B/ Entre légitimation et attribution du statut de médiateurs sociaux, des prérogatives régaliennes

Les organisations membres des collectifs Alerte, CPE puis GTI poursuivent un même objectif : la défense de la cause des plus démunis. Ainsi, tirent-ils normalement leur légitimité de leur engagement ou de leur mobilisation sur le terrain et de leurs prises de positions publiques en faveur de la cause des plus démunis. Si tel est le cas en théorie, en pratique, les institutions étatiques choisissent et négocient librement avec les groupes de cause avec lesquels elles souhaitent discuter du processus d’élaboration et du contenu de la loi. Quelles sont les organisations de défense de la cause des plus démunis avec lesquelles les autorités ministérielles et parlementaires nouent des relations de dialogue ? Sur quels critères les institutions gouvernementales et parlementaires se fondent-elles pour privilégier telle organisation du champ « exclusion sociale » par rapport à telle autre ? Ces questionnements posent le problème de l’inégalité de considération ou de traitement dont seraient bénéficiaires certains groupes de cause au détriment d’autres.

Les ministres et les parlementaires préfèrent dialoguer avec des groupes qui ont « la culture » et la pratique de la négociation « pacifique », c’est-à-dire les groupes de cause réformistes 963 . Ce sont les groupes de cause caritatifs membres du collectif Alerte. Il s’agit en l’espèce des groupes de cause qui ont fait le choix de faire prévaloir leurs arguments uniquement au sein de l’espace institutionnel. Les pouvoirs publics refusent souvent de négocier avec les organisations de défense de la cause des plus démunis qui privilégient les actions d’éclat et violentes comme mode d’accès à l’espace public. En général, les autorités gouvernementales ne négocient pas avec les groupes de cause qui adoptent un mode opératoire qui se caractérise par des actions se situant à la limite de la légalité ou du forcing 964 .

□ □ □ □

À faire - Recopiez fidèlement le passage du texte sur les groupes de cause qui va de « Les ministres et » à « forcing 964 . », ces deux bornes comprises. Les lignes qui suivent ne servent à rien ici.

Données disponibles -

□ □ □ □

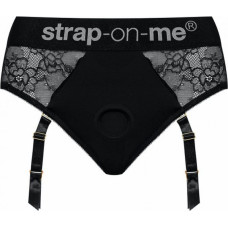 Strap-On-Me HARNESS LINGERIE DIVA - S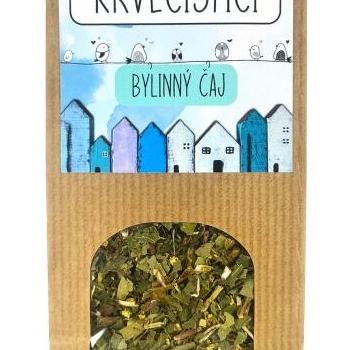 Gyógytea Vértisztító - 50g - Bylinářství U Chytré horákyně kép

□ □ □ □

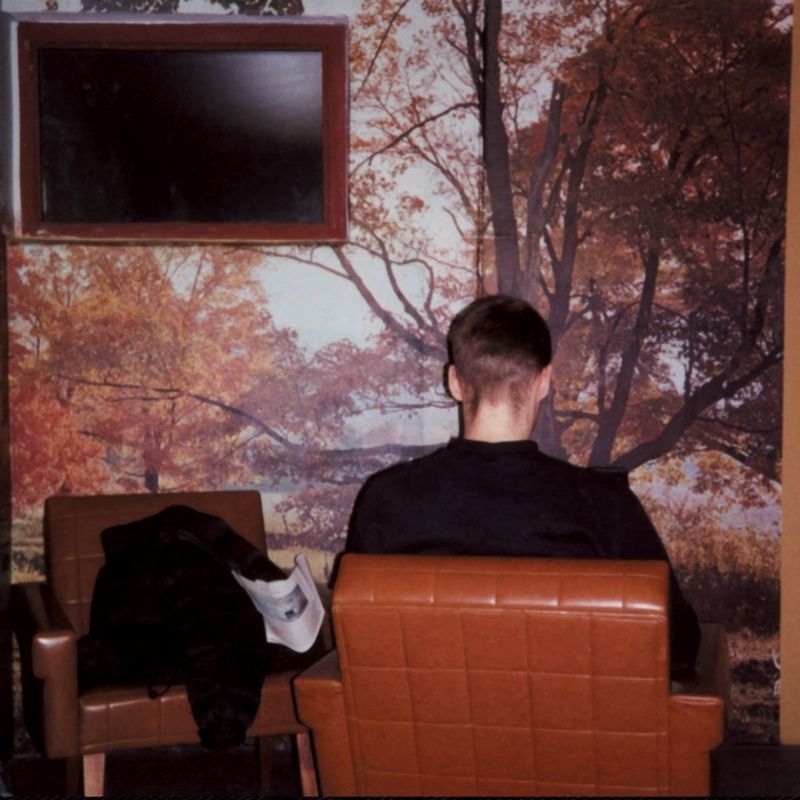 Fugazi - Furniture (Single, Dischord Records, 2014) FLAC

□ □ □ □

Résultat de l'exercice -
Les ministres et les parlementaires préfèrent dialoguer avec des groupes qui ont « la culture » et la pratique de la négociation « pacifique », c’est-à-dire les groupes de cause réformistes 963 . Ce sont les groupes de cause caritatifs membres du collectif Alerte. Il s’agit en l’espèce des groupes de cause qui ont fait le choix de faire prévaloir leurs arguments uniquement au sein de l’espace institutionnel. Les pouvoirs publics refusent souvent de négocier avec les organisations de défense de la cause des plus démunis qui privilégient les actions d’éclat et violentes comme mode d’accès à l’espace public. En général, les autorités gouvernementales ne négocient pas avec les groupes de cause qui adoptent un mode opératoire qui se caractérise par des actions se situant à la limite de la légalité ou du forcing 964 .